The Binance settlement “is pretty huge,” says Matthew Levitt, director of the Reinhard Program on Counterterrorism and Intelligence at The Washington Institute for Near East Policy. “It sends an extremely strong message to the industry. ... We’re serious about this.”

But many familiar with the battle against terror financing have seen this pattern before: A high-profile terrorist attack garners intense but temporary interest. Attention surged after 9/11 with the focus on the money flowing to Al Qaeda. It surged again when a U.S.-led coalition began fighting ISIS in Iraq and Syria in 2014. But interest flagged each time as other crises diverted Washington’s attention.

“It’s a space of finite resources and constantly changing prioritization,” says Alex Zerden, a terror-financing expert formerly at the U.S. Treasury and now head of his own risk advisory firm, Capitol Peak Strategies in Washington. “Over the past several years, terrorist financing hasn’t been the dominating priority in an era of Russia’s invasion of Ukraine, potential conflict with China, [and] the use of both sanctions and export controls” against nations rather than nonstate groups.

The problem with this on-again, off-again approach is that heightened vigilance is most needed before a terrorist attack, not after it.

“The preparatory piece ... costs much more money than the actual attack itself,” says Celina Realuyo, professor of practice at the Perry Center for Hemispheric Defense Studies at National Defense University. Fighters have to be transported, housed and fed in the run-up to any action. “An attack is in the thousands” of dollars, she adds. “But the support network is in the millions.”

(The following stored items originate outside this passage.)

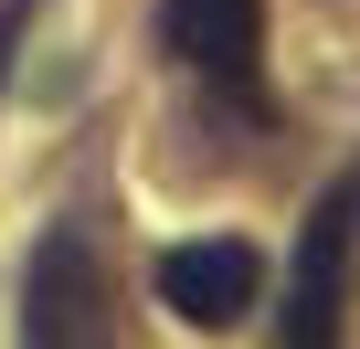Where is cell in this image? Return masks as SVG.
<instances>
[{"label":"cell","mask_w":360,"mask_h":349,"mask_svg":"<svg viewBox=\"0 0 360 349\" xmlns=\"http://www.w3.org/2000/svg\"><path fill=\"white\" fill-rule=\"evenodd\" d=\"M96 328H106L96 244H85V223H53V233H43V254H32V275H22V338L75 349V338H96Z\"/></svg>","instance_id":"6da1fadb"},{"label":"cell","mask_w":360,"mask_h":349,"mask_svg":"<svg viewBox=\"0 0 360 349\" xmlns=\"http://www.w3.org/2000/svg\"><path fill=\"white\" fill-rule=\"evenodd\" d=\"M349 212H360V180H339L307 212V233H297V275H286V338L297 349L339 338V307H349Z\"/></svg>","instance_id":"7a4b0ae2"},{"label":"cell","mask_w":360,"mask_h":349,"mask_svg":"<svg viewBox=\"0 0 360 349\" xmlns=\"http://www.w3.org/2000/svg\"><path fill=\"white\" fill-rule=\"evenodd\" d=\"M159 32H169V53L202 85L255 96V74H265V0H159Z\"/></svg>","instance_id":"3957f363"},{"label":"cell","mask_w":360,"mask_h":349,"mask_svg":"<svg viewBox=\"0 0 360 349\" xmlns=\"http://www.w3.org/2000/svg\"><path fill=\"white\" fill-rule=\"evenodd\" d=\"M255 296H265V254L233 244V233H212V244H169V254H159V307H169L180 328H233Z\"/></svg>","instance_id":"277c9868"}]
</instances>
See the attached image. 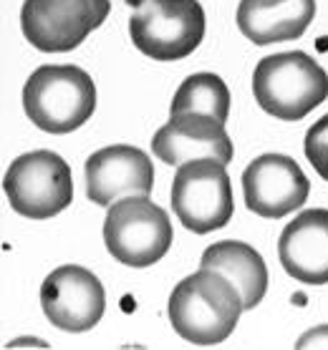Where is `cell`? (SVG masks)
<instances>
[{
  "label": "cell",
  "instance_id": "cell-1",
  "mask_svg": "<svg viewBox=\"0 0 328 350\" xmlns=\"http://www.w3.org/2000/svg\"><path fill=\"white\" fill-rule=\"evenodd\" d=\"M242 310L240 290L230 278L210 267H200L179 280L167 305L175 333L192 345H217L227 340Z\"/></svg>",
  "mask_w": 328,
  "mask_h": 350
},
{
  "label": "cell",
  "instance_id": "cell-2",
  "mask_svg": "<svg viewBox=\"0 0 328 350\" xmlns=\"http://www.w3.org/2000/svg\"><path fill=\"white\" fill-rule=\"evenodd\" d=\"M23 109L40 131L71 134L97 111L94 79L71 64L40 66L25 81Z\"/></svg>",
  "mask_w": 328,
  "mask_h": 350
},
{
  "label": "cell",
  "instance_id": "cell-3",
  "mask_svg": "<svg viewBox=\"0 0 328 350\" xmlns=\"http://www.w3.org/2000/svg\"><path fill=\"white\" fill-rule=\"evenodd\" d=\"M253 94L265 113L301 121L328 98V73L303 51L265 56L253 73Z\"/></svg>",
  "mask_w": 328,
  "mask_h": 350
},
{
  "label": "cell",
  "instance_id": "cell-4",
  "mask_svg": "<svg viewBox=\"0 0 328 350\" xmlns=\"http://www.w3.org/2000/svg\"><path fill=\"white\" fill-rule=\"evenodd\" d=\"M175 239L169 215L149 194H131L109 204L104 219V245L114 260L127 267H149L169 252Z\"/></svg>",
  "mask_w": 328,
  "mask_h": 350
},
{
  "label": "cell",
  "instance_id": "cell-5",
  "mask_svg": "<svg viewBox=\"0 0 328 350\" xmlns=\"http://www.w3.org/2000/svg\"><path fill=\"white\" fill-rule=\"evenodd\" d=\"M205 25L200 0H142L129 18V36L144 56L179 61L197 51Z\"/></svg>",
  "mask_w": 328,
  "mask_h": 350
},
{
  "label": "cell",
  "instance_id": "cell-6",
  "mask_svg": "<svg viewBox=\"0 0 328 350\" xmlns=\"http://www.w3.org/2000/svg\"><path fill=\"white\" fill-rule=\"evenodd\" d=\"M169 202L177 219L194 234L225 227L235 212L232 184L225 164L217 159H190L179 164L172 179Z\"/></svg>",
  "mask_w": 328,
  "mask_h": 350
},
{
  "label": "cell",
  "instance_id": "cell-7",
  "mask_svg": "<svg viewBox=\"0 0 328 350\" xmlns=\"http://www.w3.org/2000/svg\"><path fill=\"white\" fill-rule=\"evenodd\" d=\"M3 189L13 212L28 219H51L73 199L71 167L56 152H31L18 157L3 176Z\"/></svg>",
  "mask_w": 328,
  "mask_h": 350
},
{
  "label": "cell",
  "instance_id": "cell-8",
  "mask_svg": "<svg viewBox=\"0 0 328 350\" xmlns=\"http://www.w3.org/2000/svg\"><path fill=\"white\" fill-rule=\"evenodd\" d=\"M109 10V0H25L21 8V31L43 53H66L97 31Z\"/></svg>",
  "mask_w": 328,
  "mask_h": 350
},
{
  "label": "cell",
  "instance_id": "cell-9",
  "mask_svg": "<svg viewBox=\"0 0 328 350\" xmlns=\"http://www.w3.org/2000/svg\"><path fill=\"white\" fill-rule=\"evenodd\" d=\"M40 308L51 325L66 333H86L104 318L106 293L101 280L81 265H64L43 280Z\"/></svg>",
  "mask_w": 328,
  "mask_h": 350
},
{
  "label": "cell",
  "instance_id": "cell-10",
  "mask_svg": "<svg viewBox=\"0 0 328 350\" xmlns=\"http://www.w3.org/2000/svg\"><path fill=\"white\" fill-rule=\"evenodd\" d=\"M242 194L253 215L280 219L303 207L311 194V182L296 159L286 154H263L242 172Z\"/></svg>",
  "mask_w": 328,
  "mask_h": 350
},
{
  "label": "cell",
  "instance_id": "cell-11",
  "mask_svg": "<svg viewBox=\"0 0 328 350\" xmlns=\"http://www.w3.org/2000/svg\"><path fill=\"white\" fill-rule=\"evenodd\" d=\"M84 176L86 197L99 207H109L119 197L152 194L154 187L152 159L129 144H114L94 152L86 159Z\"/></svg>",
  "mask_w": 328,
  "mask_h": 350
},
{
  "label": "cell",
  "instance_id": "cell-12",
  "mask_svg": "<svg viewBox=\"0 0 328 350\" xmlns=\"http://www.w3.org/2000/svg\"><path fill=\"white\" fill-rule=\"evenodd\" d=\"M152 152L162 164L179 167L190 159L232 161V142L223 121L207 113H175L154 134Z\"/></svg>",
  "mask_w": 328,
  "mask_h": 350
},
{
  "label": "cell",
  "instance_id": "cell-13",
  "mask_svg": "<svg viewBox=\"0 0 328 350\" xmlns=\"http://www.w3.org/2000/svg\"><path fill=\"white\" fill-rule=\"evenodd\" d=\"M283 270L303 285L328 282V209H305L278 239Z\"/></svg>",
  "mask_w": 328,
  "mask_h": 350
},
{
  "label": "cell",
  "instance_id": "cell-14",
  "mask_svg": "<svg viewBox=\"0 0 328 350\" xmlns=\"http://www.w3.org/2000/svg\"><path fill=\"white\" fill-rule=\"evenodd\" d=\"M316 18V0H240L238 28L255 46L301 38Z\"/></svg>",
  "mask_w": 328,
  "mask_h": 350
},
{
  "label": "cell",
  "instance_id": "cell-15",
  "mask_svg": "<svg viewBox=\"0 0 328 350\" xmlns=\"http://www.w3.org/2000/svg\"><path fill=\"white\" fill-rule=\"evenodd\" d=\"M200 265L223 272L225 278L232 280V285L242 295L245 310H253L263 303L265 293H268V267H265L263 257L250 245L238 242V239L215 242L202 252Z\"/></svg>",
  "mask_w": 328,
  "mask_h": 350
},
{
  "label": "cell",
  "instance_id": "cell-16",
  "mask_svg": "<svg viewBox=\"0 0 328 350\" xmlns=\"http://www.w3.org/2000/svg\"><path fill=\"white\" fill-rule=\"evenodd\" d=\"M175 113H207L217 121H227L230 116V91L215 73H192L177 88L169 116Z\"/></svg>",
  "mask_w": 328,
  "mask_h": 350
},
{
  "label": "cell",
  "instance_id": "cell-17",
  "mask_svg": "<svg viewBox=\"0 0 328 350\" xmlns=\"http://www.w3.org/2000/svg\"><path fill=\"white\" fill-rule=\"evenodd\" d=\"M305 159L311 161V167L318 172L320 179L328 182V113L320 116L308 131L303 142Z\"/></svg>",
  "mask_w": 328,
  "mask_h": 350
},
{
  "label": "cell",
  "instance_id": "cell-18",
  "mask_svg": "<svg viewBox=\"0 0 328 350\" xmlns=\"http://www.w3.org/2000/svg\"><path fill=\"white\" fill-rule=\"evenodd\" d=\"M298 350L303 348H328V325H320L316 330H308L298 338Z\"/></svg>",
  "mask_w": 328,
  "mask_h": 350
}]
</instances>
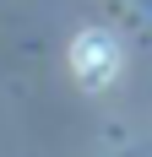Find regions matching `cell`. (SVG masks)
<instances>
[{
    "instance_id": "obj_1",
    "label": "cell",
    "mask_w": 152,
    "mask_h": 157,
    "mask_svg": "<svg viewBox=\"0 0 152 157\" xmlns=\"http://www.w3.org/2000/svg\"><path fill=\"white\" fill-rule=\"evenodd\" d=\"M71 71H76V81H82L87 92L109 87L114 71H120V44H114L109 33H82L71 44Z\"/></svg>"
}]
</instances>
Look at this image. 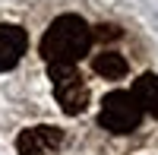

Will the current scrutiny of Hamas financing also fade over time? 

“There’s concern that this [war in Gaza] may be a watershed for Hamas to enable greater charitable support as well as greater investment opportunities,” says Mr. Zerden of Capitol Peak Strategies. “The counterbalance is that there is renewed attention after years of de-prioritization against Hamas’s terrorist financing activity from like-minded governments. ... So you have these two competing forces. Which one is going to prevail? Unfortunately, only time will tell.”